I was recently approached by a student to be the faculty advisor of a skateboarding club at the University of Texas at Austin. I must say that my initial reaction was one of self-interested image preservation: surely an involvement with skateboarding means that I am still young and hip, right? Our conversation touched on the issue recruiting members, a challenge that I see as two-fold. First, skateboarders are notoriously resistant to things like meetings and organization; we’d rather be out skating. Second, skaters can no longer rely on the traditional signifiers to identify each other. When I was a student (not that long ago!), the right pair of sneakers or a t-shirt was all that was needed to identify a fellow member of the subcultural cohort. Today, thanks to a variety of commercial forces—not to mention the influence of celebrities such as Rihanna, Justin Bieber, and the Kardashians—formerly niche brands like Vans Shoes and Thrasher magazine are ubiquitous staples of fashion-conscious youth, whether or not they’ve ever set foot on a board.

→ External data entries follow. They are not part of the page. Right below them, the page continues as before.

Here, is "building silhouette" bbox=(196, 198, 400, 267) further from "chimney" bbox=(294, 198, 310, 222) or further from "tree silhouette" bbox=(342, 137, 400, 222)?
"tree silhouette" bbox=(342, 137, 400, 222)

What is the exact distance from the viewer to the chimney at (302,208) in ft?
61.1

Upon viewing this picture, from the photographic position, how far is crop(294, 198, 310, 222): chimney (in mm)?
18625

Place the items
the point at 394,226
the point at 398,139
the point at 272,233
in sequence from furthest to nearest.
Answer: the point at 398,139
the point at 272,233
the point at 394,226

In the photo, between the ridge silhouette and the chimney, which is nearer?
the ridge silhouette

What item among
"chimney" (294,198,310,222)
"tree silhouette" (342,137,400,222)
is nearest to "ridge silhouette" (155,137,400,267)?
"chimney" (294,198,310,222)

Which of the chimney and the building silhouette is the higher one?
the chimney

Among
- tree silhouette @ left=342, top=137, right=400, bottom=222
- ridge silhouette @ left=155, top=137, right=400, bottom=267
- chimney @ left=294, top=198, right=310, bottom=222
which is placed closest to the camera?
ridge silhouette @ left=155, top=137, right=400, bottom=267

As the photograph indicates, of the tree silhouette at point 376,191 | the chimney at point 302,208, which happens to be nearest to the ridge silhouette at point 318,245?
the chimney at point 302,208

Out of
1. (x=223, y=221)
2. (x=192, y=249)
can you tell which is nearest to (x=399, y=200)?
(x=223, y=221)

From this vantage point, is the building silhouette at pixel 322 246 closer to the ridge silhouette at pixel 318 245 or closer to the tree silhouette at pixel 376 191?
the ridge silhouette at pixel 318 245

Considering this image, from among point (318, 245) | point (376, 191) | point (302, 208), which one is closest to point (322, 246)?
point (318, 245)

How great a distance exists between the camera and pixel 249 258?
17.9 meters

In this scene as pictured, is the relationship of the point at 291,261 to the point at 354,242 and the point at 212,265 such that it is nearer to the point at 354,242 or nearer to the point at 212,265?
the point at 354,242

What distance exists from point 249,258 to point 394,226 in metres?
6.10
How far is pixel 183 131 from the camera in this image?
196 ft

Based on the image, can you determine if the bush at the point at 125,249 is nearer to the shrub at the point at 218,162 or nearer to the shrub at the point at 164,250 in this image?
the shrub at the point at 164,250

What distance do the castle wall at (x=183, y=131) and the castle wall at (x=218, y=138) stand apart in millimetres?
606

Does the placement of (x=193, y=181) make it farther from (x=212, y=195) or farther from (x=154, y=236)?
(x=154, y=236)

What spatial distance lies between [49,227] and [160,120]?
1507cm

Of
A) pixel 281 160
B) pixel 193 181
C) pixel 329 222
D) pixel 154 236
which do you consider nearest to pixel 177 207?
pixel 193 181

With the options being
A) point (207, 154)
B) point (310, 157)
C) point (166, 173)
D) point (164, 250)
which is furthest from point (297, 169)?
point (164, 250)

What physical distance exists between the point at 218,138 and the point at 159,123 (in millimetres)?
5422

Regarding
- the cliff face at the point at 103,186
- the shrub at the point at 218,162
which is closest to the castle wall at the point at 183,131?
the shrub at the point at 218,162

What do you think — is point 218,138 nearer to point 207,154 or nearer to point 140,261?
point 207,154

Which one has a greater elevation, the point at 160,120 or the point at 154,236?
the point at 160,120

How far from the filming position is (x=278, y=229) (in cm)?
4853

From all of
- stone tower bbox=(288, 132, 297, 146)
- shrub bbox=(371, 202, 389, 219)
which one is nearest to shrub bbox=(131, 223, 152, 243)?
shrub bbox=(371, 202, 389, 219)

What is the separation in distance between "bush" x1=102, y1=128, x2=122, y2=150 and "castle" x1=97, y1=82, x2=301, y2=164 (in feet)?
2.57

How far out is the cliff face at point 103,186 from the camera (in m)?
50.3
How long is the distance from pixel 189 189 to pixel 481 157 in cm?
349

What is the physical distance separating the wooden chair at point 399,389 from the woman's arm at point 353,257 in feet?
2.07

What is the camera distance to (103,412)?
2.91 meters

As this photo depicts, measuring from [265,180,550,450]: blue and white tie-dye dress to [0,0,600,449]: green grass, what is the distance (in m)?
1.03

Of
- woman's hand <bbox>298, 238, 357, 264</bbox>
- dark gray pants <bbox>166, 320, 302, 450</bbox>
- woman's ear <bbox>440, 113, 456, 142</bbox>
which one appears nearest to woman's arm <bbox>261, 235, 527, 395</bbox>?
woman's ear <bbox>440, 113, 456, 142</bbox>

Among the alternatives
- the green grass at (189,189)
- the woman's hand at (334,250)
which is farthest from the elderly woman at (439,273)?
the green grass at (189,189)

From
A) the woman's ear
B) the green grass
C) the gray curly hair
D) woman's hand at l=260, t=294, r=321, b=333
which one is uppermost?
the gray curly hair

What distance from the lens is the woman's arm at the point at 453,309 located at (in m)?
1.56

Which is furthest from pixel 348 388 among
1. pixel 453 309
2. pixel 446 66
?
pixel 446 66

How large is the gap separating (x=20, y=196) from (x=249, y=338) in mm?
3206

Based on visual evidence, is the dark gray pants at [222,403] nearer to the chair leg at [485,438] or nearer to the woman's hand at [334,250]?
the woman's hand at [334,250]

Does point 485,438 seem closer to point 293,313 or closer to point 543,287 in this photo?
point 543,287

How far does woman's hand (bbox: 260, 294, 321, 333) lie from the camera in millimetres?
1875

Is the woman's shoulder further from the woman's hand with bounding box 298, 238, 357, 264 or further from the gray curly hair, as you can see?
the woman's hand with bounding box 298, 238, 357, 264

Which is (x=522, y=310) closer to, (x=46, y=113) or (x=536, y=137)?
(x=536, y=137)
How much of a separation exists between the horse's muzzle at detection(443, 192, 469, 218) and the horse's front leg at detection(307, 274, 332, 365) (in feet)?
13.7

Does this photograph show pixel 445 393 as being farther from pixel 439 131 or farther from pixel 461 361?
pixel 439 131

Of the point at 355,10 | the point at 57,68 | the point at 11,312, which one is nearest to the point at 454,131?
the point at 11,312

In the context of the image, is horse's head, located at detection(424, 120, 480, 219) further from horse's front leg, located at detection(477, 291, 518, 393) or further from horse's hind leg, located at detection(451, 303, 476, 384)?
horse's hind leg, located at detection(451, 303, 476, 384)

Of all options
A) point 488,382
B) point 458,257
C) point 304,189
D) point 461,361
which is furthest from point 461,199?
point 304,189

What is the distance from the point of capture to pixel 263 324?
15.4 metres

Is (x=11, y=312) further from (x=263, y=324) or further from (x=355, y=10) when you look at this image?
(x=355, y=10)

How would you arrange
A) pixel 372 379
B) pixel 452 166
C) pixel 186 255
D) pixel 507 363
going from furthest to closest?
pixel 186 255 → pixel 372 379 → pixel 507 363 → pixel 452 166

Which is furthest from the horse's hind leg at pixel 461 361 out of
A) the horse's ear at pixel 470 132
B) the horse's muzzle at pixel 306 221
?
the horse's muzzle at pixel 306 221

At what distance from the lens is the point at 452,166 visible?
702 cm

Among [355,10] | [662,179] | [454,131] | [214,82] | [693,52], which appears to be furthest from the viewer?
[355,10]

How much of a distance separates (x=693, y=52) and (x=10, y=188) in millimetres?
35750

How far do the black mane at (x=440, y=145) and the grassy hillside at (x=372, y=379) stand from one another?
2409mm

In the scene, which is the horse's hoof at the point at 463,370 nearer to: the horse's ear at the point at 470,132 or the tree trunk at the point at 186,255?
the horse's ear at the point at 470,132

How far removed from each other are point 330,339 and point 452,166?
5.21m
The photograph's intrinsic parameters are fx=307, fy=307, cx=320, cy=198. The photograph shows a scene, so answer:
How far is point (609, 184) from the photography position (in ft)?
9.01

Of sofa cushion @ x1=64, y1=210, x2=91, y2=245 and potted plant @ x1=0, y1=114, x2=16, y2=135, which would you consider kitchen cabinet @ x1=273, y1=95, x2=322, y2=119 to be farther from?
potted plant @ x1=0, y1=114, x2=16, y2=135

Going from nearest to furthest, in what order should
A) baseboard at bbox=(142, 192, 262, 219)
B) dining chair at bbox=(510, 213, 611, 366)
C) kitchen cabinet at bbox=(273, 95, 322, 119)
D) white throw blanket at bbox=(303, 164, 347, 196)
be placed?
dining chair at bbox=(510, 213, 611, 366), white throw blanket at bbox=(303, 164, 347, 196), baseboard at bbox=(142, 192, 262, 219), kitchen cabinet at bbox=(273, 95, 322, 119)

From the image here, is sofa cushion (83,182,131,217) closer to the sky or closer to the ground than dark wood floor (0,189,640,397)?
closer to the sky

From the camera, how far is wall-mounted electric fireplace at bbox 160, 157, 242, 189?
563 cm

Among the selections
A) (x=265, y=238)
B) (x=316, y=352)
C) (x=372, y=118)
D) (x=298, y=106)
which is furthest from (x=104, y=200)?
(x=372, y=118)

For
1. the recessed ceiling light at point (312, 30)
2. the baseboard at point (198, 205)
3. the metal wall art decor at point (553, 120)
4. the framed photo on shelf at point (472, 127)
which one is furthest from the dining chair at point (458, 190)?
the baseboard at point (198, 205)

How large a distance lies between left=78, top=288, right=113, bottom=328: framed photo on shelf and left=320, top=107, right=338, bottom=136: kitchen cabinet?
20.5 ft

This notion of identification runs deep in the scholarly work on subcultural and lifestyle sports, participation in which is traditionally accompanied by an immersive notion of carefully constructed identity. We don’t say that we “play” surfing or snowboarding, we are simply surfers or boarders. In ‘Living the Dream,’ my hope was to extend this notion of identity beyond the individual, to the geographic. How do certain practices become associated with certain places, to the point of evoking that place, no matter where they are performed? Thus, the article began with an assumption that I don’t believe is particularly controversial: that in the popular imagination, lifestyle sports are by and large distinctly Californian. But how did they “become” Californian?
Of course, there are certainly structural reasons as to why sports like surfing and skateboarding blossomed in Southern California, but my hope was to go into a more ambiguous and holistic territory. The article explores sociocultural antecedents to the modern lifestyle sports, from early health-centered boosterism in Los Angeles to the embrace of rigorous physical activity in the public school system and parks. By layering these factors, I hope that I have presented a reasonable argument as to how Southern Californians were positioned to develop and sustain the modern lifestyle sports, as well as how these sports fit into a global imaginary about the people and practices of the Golden State.